Green is my antidote for the January blahs. I’ve remembered to take my Vitamin D, I go outside for a walk every time that the weather is even passingly nice, and, even so, I always end up feeling like half of a person by the time that January rolls around. I used to blame it on being an introvert and too many holiday obligations but I had no excuse this year. So we packed a backpack full of foraging supplies and headed over to a friend’s house which abuts a large forest.
I had such plans for our first trip – I’d been research evergreens and their uses both magically and medicinally. Everyone said that spruce was the tastiest of them – the tips, of course, but I could start sourcing our spruce now so that we could return to it in the spring. (Que every seasoned forager snickering at me from the corner of the room). I think that I just learned my first rule of foraging: learn to use what you can find rather than going looking for something that might not be there!
Meet my new tree friend, the Eastern Hemlock. She grows everywhere in the back forests behind my friend’s house. One of the traits of the hemlock tree is that she inhibits the growth of many other types of trees around her and indeed this forest appears to be mostly hemlock. Above you see her with one of her two tree companions found nearby – Oak and Birch.
Bemused by our discovery, we headed further inwards.
Soon, we encountered our second evergreen: Mountain Laurel! I’d never considered that Mountain Laurel might be an evergreen but I am happy to be reacquainted with her at an unexpected time.
Mather liked the Mountain Laurel, too! Or at least the other animal who had recently come to visit.

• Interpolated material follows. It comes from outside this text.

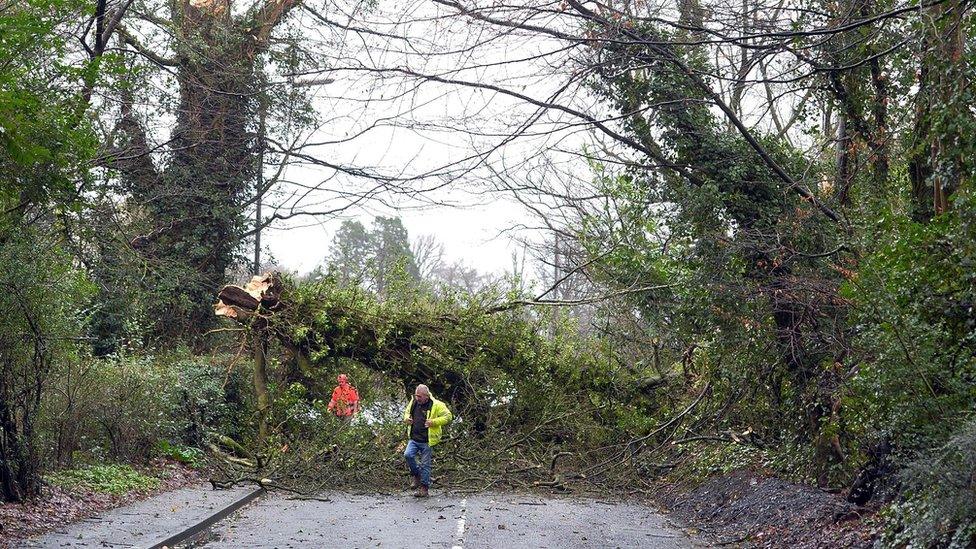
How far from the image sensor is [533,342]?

Even among the snow, I found many tiny spots of green. Mosses, lichen, and ferns in abundance.
It’s about then that I remembered why I needed this. Why this walk is so important. That if the smallest moss can make it through the winter, so can I. Still, we move, crunching through the snow, ever onwards.
At last, while enjoying a ice covered stream, we spot something. A smaller evergreen farther down the along the rocks. Could it be? It glows in the light differently…
There she is – one immature Red Spruce. Too young to think of harvesting, surely, but she had to have seeded from somewhere. We thank the forest for her secrets, vow to return to explore this area more, and head home. I return reinvigorated with the knowledge that life always finds a way and that maybe I will find what I am looking for if I just try hard enough.